Comment ne pas être horrifiés par ces chiffres ! Le prosulfocarbe est autorisé et utilisé depuis plus de 30 ans, exposant les populations les plus vulnérables depuis lors !
Des restrictions d'usage immédiates
L’Anses réduit donc immédiatement les doses homologués pour les différents produits contenant du prosulfocarbe (-40%), instaure une zone non traitée (ZNT) de 10m en limite de parcelle, oblige l’utilisation de buse limitant la dérive de 90 % faute de quoi la ZNT doit être étendue à 20m.
Par ailleurs, le détenteur de l’autorisation de mise sur la marché (AMM), Syngenta, devra faire la preuve que ces mesures de sécurité sont efficaces d’ici au 30 juin 2024, sans quoi les AMM seront retirées sans délai de grâce. Une procédure suffisamment inédite pour être soulignée, même si choix du maintien du prosulfocarbe coûte que coûte se pose.
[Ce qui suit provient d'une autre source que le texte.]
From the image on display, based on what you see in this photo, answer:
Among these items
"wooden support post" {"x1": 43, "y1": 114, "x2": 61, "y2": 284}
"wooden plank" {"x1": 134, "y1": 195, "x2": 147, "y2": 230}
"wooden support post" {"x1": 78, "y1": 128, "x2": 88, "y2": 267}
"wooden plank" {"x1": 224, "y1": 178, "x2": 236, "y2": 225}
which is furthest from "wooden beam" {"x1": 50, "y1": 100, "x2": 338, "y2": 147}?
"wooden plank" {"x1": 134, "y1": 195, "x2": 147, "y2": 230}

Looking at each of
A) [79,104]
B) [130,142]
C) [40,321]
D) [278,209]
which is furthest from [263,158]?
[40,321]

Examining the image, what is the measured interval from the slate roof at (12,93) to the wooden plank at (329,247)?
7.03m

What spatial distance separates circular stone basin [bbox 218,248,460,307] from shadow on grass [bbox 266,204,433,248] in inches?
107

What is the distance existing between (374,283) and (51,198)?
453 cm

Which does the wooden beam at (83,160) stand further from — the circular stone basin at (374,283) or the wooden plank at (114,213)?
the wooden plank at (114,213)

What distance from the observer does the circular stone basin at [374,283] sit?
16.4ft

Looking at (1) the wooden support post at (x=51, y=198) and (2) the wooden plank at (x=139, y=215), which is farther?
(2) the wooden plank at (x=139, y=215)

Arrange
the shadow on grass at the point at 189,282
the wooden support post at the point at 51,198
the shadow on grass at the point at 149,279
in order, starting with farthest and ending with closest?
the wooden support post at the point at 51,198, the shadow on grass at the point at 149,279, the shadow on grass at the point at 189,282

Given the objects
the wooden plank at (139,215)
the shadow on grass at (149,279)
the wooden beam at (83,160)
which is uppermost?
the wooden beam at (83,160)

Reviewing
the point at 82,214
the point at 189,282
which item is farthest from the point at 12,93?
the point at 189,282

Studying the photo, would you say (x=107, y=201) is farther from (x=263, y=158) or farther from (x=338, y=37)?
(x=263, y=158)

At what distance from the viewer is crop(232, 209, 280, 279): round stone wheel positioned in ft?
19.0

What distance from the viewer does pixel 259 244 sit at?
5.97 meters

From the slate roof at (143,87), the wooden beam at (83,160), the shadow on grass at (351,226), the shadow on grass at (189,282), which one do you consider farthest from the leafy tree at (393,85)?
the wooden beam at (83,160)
Toujours des trous dans la raquette
Si les travaux conduits par l’Anses ont le mérite d’exister, ils mettent une fois de plus en lumière l’insuffisance des procédures d’autorisations des pesticides. Le prosulfocarbe reste autorisé alors qu'il est impossible d'avoir la certitude de l'innocuité de ce pesticide et de s'assurer de l'efficacité de ces nouvelles restrictions d'usage.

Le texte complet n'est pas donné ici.